▶ [What the task requires] Send back the entries exactly as they were given.
Extracted material section start
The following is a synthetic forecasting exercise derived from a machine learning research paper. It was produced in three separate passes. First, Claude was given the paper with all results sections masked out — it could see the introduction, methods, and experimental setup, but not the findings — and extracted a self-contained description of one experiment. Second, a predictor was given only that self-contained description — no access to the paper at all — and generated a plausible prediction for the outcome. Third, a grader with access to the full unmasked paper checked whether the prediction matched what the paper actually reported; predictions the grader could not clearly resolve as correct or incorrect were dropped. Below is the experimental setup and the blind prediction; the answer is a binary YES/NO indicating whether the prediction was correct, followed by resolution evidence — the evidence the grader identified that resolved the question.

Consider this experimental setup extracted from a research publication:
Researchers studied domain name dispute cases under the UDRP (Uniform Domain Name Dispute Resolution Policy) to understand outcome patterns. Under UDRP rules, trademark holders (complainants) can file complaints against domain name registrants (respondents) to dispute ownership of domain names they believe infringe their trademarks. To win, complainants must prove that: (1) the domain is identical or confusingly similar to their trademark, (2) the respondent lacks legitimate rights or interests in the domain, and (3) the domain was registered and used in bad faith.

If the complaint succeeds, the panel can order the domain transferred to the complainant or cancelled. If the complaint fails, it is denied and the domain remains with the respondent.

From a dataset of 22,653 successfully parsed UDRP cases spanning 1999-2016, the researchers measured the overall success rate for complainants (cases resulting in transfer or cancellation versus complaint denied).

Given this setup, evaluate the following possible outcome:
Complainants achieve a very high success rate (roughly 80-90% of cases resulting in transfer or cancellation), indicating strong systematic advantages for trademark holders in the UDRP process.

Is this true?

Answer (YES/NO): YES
Extracted material section end
▶ [Task response]
The following is a synthetic forecasting exercise derived from a machine learning research paper. It was produced in three separate passes. First, Claude was given the paper with all results sections masked out — it could see the introduction, methods, and experimental setup, but not the findings — and extracted a self-contained description of one experiment. Second, a predictor was given only that self-contained description — no access to the paper at all — and generated a plausible prediction for the outcome. Third, a grader with access to the full unmasked paper checked whether the prediction matched what the paper actually reported; predictions the grader could not clearly resolve as correct or incorrect were dropped. Below is the experimental setup and the blind prediction; the answer is a binary YES/NO indicating whether the prediction was correct, followed by resolution evidence — the evidence the grader identified that resolved the question.

Consider this experimental setup extracted from a research publication:
Researchers studied domain name dispute cases under the UDRP (Uniform Domain Name Dispute Resolution Policy) to understand outcome patterns. Under UDRP rules, trademark holders (complainants) can file complaints against domain name registrants (respondents) to dispute ownership of domain names they believe infringe their trademarks. To win, complainants must prove that: (1) the domain is identical or confusingly similar to their trademark, (2) the respondent lacks legitimate rights or interests in the domain, and (3) the domain was registered and used in bad faith.

If the complaint succeeds, the panel can order the domain transferred to the complainant or cancelled. If the complaint fails, it is denied and the domain remains with the respondent.

From a dataset of 22,653 successfully parsed UDRP cases spanning 1999-2016, the researchers measured the overall success rate for complainants (cases resulting in transfer or cancellation versus complaint denied).

Given this setup, evaluate the following possible outcome:
Complainants achieve a very high success rate (roughly 80-90% of cases resulting in transfer or cancellation), indicating strong systematic advantages for trademark holders in the UDRP process.

Is this true?

Answer (YES/NO): YES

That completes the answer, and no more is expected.